In the meantime, let’s take a quick look at the work of one of the biggest names in electric cars. Tesla Motors is known by all car buffs for producing a zippy electric sports car based on a chassis from British company Lotus.

In order to accelerate from a standstill to 60mph in less than four seconds, the Tesla Roadster needs some pretty fancy batteries. Tesla, however, didn’t sacrifice its pursuit of environmental friendliness just to produce a covetable sports car.
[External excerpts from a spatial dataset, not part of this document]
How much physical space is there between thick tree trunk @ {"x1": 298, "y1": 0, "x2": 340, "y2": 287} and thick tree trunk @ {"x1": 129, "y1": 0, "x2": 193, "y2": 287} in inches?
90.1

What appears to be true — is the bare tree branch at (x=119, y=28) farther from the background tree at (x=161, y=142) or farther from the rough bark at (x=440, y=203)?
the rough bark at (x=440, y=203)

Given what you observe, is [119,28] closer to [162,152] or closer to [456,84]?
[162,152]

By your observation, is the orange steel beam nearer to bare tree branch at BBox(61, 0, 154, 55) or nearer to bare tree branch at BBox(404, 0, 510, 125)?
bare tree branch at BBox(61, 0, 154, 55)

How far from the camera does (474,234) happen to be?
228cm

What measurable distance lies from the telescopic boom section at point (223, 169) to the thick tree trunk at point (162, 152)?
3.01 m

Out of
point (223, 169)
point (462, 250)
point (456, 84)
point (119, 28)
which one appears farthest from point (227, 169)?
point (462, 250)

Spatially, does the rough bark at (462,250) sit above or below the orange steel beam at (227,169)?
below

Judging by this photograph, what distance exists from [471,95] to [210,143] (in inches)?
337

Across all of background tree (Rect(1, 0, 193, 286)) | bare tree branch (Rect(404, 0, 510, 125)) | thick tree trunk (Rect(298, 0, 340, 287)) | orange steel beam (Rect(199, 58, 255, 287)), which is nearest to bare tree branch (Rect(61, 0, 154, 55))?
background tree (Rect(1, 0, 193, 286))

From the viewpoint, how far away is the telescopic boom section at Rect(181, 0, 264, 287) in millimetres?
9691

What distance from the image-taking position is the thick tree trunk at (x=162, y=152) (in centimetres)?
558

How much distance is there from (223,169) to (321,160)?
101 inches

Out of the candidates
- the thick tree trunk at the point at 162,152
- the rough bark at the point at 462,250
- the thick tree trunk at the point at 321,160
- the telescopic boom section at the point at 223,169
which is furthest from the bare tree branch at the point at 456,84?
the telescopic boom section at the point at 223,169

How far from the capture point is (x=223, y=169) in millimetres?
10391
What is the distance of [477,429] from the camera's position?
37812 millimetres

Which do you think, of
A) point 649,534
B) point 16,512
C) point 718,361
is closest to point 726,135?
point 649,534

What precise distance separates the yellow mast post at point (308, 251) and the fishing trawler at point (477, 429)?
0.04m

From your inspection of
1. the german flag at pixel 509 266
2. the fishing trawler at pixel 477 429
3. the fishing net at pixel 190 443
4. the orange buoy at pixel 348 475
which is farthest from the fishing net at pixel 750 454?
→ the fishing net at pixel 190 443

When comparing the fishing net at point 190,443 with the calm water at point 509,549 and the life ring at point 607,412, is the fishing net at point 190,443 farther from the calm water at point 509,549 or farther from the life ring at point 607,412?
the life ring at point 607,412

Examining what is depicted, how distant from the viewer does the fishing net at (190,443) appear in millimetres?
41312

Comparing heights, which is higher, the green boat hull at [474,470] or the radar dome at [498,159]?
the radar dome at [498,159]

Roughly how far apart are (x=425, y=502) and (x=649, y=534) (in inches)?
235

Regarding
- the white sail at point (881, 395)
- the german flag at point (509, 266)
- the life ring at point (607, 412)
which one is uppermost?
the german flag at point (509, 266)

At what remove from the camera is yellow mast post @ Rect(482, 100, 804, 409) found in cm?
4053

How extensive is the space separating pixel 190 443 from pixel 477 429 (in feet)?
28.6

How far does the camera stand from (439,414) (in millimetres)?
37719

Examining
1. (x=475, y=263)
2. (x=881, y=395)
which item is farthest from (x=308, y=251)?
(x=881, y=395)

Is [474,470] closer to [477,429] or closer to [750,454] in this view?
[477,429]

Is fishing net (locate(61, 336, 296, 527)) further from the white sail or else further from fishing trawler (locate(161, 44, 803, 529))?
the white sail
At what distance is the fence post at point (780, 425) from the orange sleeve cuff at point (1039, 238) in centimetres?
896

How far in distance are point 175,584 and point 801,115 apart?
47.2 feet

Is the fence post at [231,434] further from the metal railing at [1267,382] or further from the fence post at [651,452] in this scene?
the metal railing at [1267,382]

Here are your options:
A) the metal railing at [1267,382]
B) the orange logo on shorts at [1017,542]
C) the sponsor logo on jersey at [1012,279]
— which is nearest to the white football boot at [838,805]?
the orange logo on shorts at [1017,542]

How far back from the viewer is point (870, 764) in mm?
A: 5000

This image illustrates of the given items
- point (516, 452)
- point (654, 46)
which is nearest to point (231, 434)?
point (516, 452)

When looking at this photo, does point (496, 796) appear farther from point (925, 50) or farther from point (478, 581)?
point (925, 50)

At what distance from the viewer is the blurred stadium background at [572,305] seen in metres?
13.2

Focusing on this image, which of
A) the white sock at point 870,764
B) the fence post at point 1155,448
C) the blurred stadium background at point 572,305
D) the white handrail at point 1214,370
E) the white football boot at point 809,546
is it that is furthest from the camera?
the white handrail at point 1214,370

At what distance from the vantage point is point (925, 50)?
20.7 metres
The Roadster uses a battery pack made up of lithium cells. Despite all of the advances in battery technology, however, these battery packs do have a finite life, especially when car owners need a reasonable driving range on each charge.

Eventually, the Roadster’s battery pack will no longer be able to provide the same acceleration and range. What happens then? Well, legally speaking, these batteries could actually just be dumped in the ground.

The Roadster’s batteries don’t contain any toxic materials or heavy metals. Production of the battery packs meets UK standards on the Restriction of Hazardous Substances (RoHS). The batteries are made in Japan, where relatively tight environmental laws are complied with.

Though it is possible to repurpose batteries like this for other, less-demanding applications, they do eventually have to be discarded. The battery packs are broken down physically and their component batteries are basically smashed into little pieces.

Once they have been ‘pulped’, the different elements are separated. Elements like aluminium, cobalt, nickel and copper are collected for re-use. Other materials like plastics can also potentially be turned into other reusable forms.

These are early days in the business of reprocessing and disposing batteries, however. Tesla Motors continues to work with various partners in a bid to further reduce the environmental costs of producing all components in its cars and to find more efficient means of handling old batteries.

In short Electric Vehicles promise to be the cars of the future providing they can produce the batteries more effectively.